**Data extract**

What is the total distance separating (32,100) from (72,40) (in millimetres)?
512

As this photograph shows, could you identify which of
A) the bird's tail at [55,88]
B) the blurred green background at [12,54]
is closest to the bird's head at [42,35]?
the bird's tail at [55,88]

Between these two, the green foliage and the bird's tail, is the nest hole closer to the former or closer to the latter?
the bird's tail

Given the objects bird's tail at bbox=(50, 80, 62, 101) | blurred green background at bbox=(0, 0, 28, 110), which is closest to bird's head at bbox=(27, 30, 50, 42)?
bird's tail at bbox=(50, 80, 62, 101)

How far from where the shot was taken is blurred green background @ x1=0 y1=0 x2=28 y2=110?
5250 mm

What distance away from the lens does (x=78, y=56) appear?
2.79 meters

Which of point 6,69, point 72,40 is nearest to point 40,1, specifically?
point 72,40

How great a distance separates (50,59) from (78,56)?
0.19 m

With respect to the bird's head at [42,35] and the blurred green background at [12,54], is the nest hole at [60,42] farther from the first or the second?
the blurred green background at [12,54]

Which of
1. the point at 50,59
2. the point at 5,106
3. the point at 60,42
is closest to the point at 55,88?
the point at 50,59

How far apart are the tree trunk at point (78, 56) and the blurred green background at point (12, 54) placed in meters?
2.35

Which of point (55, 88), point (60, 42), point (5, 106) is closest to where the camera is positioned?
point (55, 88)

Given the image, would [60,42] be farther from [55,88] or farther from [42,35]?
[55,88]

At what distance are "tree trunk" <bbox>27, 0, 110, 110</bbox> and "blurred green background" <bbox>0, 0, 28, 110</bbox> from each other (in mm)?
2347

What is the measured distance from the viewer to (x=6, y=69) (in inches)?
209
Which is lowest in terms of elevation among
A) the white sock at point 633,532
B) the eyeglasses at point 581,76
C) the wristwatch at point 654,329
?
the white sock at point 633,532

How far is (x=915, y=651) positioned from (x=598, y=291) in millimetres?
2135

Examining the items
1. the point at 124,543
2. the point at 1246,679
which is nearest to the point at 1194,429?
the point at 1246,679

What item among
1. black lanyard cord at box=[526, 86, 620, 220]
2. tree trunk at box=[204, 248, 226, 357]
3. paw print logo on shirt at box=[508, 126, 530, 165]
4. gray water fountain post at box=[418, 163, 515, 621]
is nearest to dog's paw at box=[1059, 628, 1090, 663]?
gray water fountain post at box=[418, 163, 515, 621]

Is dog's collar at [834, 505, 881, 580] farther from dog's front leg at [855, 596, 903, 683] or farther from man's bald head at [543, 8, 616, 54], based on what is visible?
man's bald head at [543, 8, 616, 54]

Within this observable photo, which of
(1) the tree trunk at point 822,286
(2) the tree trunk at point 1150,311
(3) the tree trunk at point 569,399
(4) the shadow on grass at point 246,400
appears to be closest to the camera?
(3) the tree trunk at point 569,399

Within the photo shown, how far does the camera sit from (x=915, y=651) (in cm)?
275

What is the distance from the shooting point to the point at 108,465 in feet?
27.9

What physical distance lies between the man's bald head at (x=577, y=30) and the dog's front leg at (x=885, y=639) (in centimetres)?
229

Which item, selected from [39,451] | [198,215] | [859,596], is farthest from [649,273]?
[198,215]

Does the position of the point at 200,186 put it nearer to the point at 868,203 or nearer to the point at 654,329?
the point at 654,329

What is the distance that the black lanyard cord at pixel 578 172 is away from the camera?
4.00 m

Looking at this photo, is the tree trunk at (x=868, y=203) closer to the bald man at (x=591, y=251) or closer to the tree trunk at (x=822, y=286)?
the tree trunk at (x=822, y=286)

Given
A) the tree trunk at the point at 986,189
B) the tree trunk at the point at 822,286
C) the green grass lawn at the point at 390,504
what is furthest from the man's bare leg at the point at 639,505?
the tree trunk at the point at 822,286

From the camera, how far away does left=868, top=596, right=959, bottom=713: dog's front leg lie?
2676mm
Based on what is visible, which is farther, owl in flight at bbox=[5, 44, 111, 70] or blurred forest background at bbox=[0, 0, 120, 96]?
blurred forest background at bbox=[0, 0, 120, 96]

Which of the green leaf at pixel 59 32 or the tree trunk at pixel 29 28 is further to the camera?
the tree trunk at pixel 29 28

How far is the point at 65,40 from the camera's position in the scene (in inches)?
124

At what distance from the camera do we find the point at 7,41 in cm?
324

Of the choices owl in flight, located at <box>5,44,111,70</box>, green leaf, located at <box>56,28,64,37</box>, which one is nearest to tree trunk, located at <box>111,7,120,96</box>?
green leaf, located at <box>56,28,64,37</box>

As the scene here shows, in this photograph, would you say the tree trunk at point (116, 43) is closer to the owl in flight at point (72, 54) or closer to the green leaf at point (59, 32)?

**Description of the task**
Reproduce the material word for word, starting with the line that contains "At what distance from" and going on through the final line of the material.

**Task output**
At what distance from the camera do we find the point at 7,41 in cm?
324

Of the choices owl in flight, located at <box>5,44,111,70</box>, green leaf, located at <box>56,28,64,37</box>, which one is nearest to tree trunk, located at <box>111,7,120,96</box>?
green leaf, located at <box>56,28,64,37</box>

As the scene here shows, in this photograph, would you say the tree trunk at point (116, 43) is closer to the owl in flight at point (72, 54) or closer to the green leaf at point (59, 32)?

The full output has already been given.